Personal information
- Born: December 17, 1972 (age 53) Olathe, Kansas, U.S.
- Listed height: 6 ft 1 in (1.85 m)
- Listed weight: 235 lb (107 kg)

Career information
- High school: Olathe South
- College: Kansas
- NFL draft: 1995: undrafted

Career history

Playing
- New York Jets (1995)*; Kansas City Chiefs (1995-1996)*; New Orleans Saints (1996–1998); Tampa Bay Buccaneers (1998–2000); St. Louis Rams (2001–2002); New England Patriots (2003–2006);
- * Offseason or practice squad member only

Coaching
- New England Patriots (2007) (Assistant strength and conditioning coach);

Awards and highlights
- 2× Super Bowl champion (XXXVIII, XXXIX); Second-team All-Big Eight (1994);

Career NFL statistics
- Tackles: 196
- Interceptions: 1
- Forced fumbles: 1
- Fumble recoveries: 2
- Stats at Pro Football Reference

= Don Davis (linebacker) =

American football player and coach (born 1972)

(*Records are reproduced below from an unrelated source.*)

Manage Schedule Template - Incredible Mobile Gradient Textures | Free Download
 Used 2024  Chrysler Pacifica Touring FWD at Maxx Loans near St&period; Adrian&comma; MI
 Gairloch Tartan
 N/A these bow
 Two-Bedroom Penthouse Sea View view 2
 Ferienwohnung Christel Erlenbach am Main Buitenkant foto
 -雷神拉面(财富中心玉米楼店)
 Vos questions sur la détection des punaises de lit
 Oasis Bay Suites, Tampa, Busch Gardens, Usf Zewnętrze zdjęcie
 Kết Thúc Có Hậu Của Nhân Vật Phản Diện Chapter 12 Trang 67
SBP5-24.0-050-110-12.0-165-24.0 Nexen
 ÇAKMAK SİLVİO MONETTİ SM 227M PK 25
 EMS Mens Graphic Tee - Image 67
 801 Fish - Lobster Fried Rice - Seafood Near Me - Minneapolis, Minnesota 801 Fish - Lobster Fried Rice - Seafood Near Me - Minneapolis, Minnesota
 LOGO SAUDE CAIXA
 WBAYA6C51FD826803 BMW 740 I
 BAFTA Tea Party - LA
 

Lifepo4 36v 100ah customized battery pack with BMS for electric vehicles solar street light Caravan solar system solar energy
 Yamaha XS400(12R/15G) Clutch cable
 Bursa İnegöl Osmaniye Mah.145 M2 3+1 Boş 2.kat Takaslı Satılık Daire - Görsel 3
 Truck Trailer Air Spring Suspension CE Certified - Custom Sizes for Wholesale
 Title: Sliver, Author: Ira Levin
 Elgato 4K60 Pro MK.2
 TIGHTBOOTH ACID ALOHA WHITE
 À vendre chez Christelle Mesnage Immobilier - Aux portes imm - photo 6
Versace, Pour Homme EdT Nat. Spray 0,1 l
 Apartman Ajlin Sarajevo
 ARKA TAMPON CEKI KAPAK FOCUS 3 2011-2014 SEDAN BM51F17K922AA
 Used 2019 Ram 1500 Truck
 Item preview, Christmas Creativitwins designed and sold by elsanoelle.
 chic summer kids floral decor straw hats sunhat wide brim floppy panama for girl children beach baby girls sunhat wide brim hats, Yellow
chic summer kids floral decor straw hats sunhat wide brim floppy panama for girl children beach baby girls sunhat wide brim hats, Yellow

Donald Earl Davis Jr. (born December 17, 1972) is an American former professional football player who was a linebacker in the National Football League (NFL). He played college football for the Kansas Jayhawks. After his playing career, he was a team chaplain for the New England Patriots.

==Early life==
Davis attended Olathe South High School in Olathe, Kansas, and was a student and a letterman in football, basketball, and track & field. In football, as a senior, he was a first-team All-League selection and a second-team All-Metropolitan selection.

==College career==
Davis was a three-year starter for the University of Kansas, and finished his superb career with 238 tackles (20 tackles for loss) and 9.5 sacks. Don Davis graduated with a degree in Human Development in 1995.

==NFL playing career==
He was signed as a free agent in 1996 season by the New Orleans Saints. Davis played with the Saints until the middle of the 1998 season when he was traded to the Tampa Bay Buccaneers. He would remain with Tampa Bay through the 2000 season. In 2001 Davis began play for the St. Louis Rams, where he would remain through 2002. Then in 2003 Davis was signed by his final team, the New England Patriots, whom he would stay with for four seasons. He earned two Super Bowl rings with the New England Patriots in 2003 and 2004.

==Coaching career==
Following the 2006 season, Davis retired and joined the Patriots' strength and conditioning coaches as an assistant coach. He left the organization prior to the 2008 season to pursue Christian ministry. He remained with the Patriots as the team chaplain. He is currently the National Football League Players Association's Chief Player Officer.